Update the items starting at the line that contains "Regarding the shirt" and ending at the line that contains "191 centimetres", changing "the camera" to "the lens" and leaving everything else unchanged.

— start Entries shown —

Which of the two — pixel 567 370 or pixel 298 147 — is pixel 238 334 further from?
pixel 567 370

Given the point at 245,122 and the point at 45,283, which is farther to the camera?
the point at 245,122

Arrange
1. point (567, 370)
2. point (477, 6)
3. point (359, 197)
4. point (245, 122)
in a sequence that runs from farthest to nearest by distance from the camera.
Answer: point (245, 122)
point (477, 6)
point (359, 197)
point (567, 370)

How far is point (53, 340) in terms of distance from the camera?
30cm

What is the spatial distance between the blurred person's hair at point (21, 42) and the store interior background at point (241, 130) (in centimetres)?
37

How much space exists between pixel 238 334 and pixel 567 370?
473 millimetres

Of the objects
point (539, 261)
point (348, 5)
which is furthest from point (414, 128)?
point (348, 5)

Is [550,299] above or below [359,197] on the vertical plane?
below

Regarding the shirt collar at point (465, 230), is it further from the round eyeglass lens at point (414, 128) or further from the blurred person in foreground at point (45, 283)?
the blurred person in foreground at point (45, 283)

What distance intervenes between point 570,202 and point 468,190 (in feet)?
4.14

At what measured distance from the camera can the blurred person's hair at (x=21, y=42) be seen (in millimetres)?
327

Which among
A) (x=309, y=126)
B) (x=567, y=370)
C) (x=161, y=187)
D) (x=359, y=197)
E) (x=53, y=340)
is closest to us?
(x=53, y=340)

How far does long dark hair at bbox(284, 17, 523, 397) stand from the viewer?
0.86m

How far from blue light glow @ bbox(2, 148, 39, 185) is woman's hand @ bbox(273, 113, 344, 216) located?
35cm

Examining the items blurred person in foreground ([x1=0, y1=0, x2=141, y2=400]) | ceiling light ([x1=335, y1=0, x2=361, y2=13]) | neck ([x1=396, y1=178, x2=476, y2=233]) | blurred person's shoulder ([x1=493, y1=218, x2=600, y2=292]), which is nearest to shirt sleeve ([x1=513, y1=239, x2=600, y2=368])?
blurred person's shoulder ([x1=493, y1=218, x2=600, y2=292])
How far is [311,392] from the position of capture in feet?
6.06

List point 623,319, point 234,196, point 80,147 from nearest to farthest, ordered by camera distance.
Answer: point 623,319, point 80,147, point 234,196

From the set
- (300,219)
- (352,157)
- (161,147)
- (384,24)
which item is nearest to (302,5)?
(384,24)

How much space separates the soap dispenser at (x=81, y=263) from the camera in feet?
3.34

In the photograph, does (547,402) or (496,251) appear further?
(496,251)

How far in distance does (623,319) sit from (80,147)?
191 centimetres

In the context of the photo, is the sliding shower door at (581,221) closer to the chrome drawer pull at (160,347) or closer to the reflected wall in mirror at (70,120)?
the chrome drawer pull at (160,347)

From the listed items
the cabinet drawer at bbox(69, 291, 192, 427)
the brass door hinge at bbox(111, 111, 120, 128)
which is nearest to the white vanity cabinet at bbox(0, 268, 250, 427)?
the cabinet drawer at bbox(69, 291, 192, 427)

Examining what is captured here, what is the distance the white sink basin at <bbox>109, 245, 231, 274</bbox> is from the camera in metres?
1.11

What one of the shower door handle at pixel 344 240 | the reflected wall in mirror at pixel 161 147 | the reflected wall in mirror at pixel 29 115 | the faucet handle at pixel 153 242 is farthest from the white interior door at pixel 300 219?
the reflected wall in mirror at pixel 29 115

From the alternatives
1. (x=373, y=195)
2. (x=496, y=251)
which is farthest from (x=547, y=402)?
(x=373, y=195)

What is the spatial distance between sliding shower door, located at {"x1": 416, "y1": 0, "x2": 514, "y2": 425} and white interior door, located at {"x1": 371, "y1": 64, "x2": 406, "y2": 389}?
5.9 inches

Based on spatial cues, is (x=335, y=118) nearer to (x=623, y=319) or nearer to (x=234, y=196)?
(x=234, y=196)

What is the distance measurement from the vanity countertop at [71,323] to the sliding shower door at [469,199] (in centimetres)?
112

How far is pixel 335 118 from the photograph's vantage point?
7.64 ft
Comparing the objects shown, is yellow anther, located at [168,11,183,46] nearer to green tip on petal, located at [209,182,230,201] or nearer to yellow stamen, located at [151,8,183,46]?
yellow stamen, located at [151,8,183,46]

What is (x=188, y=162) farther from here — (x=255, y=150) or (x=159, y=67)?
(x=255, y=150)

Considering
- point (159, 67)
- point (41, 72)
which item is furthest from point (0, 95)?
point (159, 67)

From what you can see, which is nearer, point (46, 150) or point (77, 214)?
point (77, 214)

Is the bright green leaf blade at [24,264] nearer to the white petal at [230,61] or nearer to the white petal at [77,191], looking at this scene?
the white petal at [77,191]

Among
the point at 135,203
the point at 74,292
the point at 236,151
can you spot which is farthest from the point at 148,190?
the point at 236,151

— end Entries shown —

# [Exercise response]
Regarding the shirt collar at point (465, 230), is it further from the round eyeglass lens at point (414, 128) or further from the blurred person in foreground at point (45, 283)?
the blurred person in foreground at point (45, 283)

What distance intervenes between point 570,202 and point 468,190 (in feet)?
4.14

At what measured distance from the lens can the blurred person's hair at (x=21, y=42) be seen (in millimetres)?
327

Which among
A) (x=309, y=126)
B) (x=567, y=370)
C) (x=161, y=187)
D) (x=359, y=197)
E) (x=53, y=340)
is closest to us?
(x=53, y=340)

How far does long dark hair at bbox(284, 17, 523, 397) stand from the viewer?
0.86m

How far from blue light glow @ bbox(2, 148, 39, 185) is woman's hand @ bbox(273, 113, 344, 216) located?
35cm

Examining the items blurred person in foreground ([x1=0, y1=0, x2=141, y2=400]) | ceiling light ([x1=335, y1=0, x2=361, y2=13]) | neck ([x1=396, y1=178, x2=476, y2=233]) | blurred person's shoulder ([x1=493, y1=218, x2=600, y2=292]), which is nearest to shirt sleeve ([x1=513, y1=239, x2=600, y2=368])?
blurred person's shoulder ([x1=493, y1=218, x2=600, y2=292])
How far is [311,392] from the position of capture in feet?
6.06

List point 623,319, point 234,196, point 80,147 from nearest to farthest, ordered by camera distance.
Answer: point 623,319, point 80,147, point 234,196

From the set
- (300,219)
- (352,157)
- (161,147)
- (384,24)
which item is nearest to (302,5)?
(384,24)

How much space separates the soap dispenser at (x=81, y=263) from the lens in feet?
3.34

In the photograph, does (547,402) or (496,251) appear further?
(496,251)

How far in distance does (623,319) sit from (80,147)?
191 centimetres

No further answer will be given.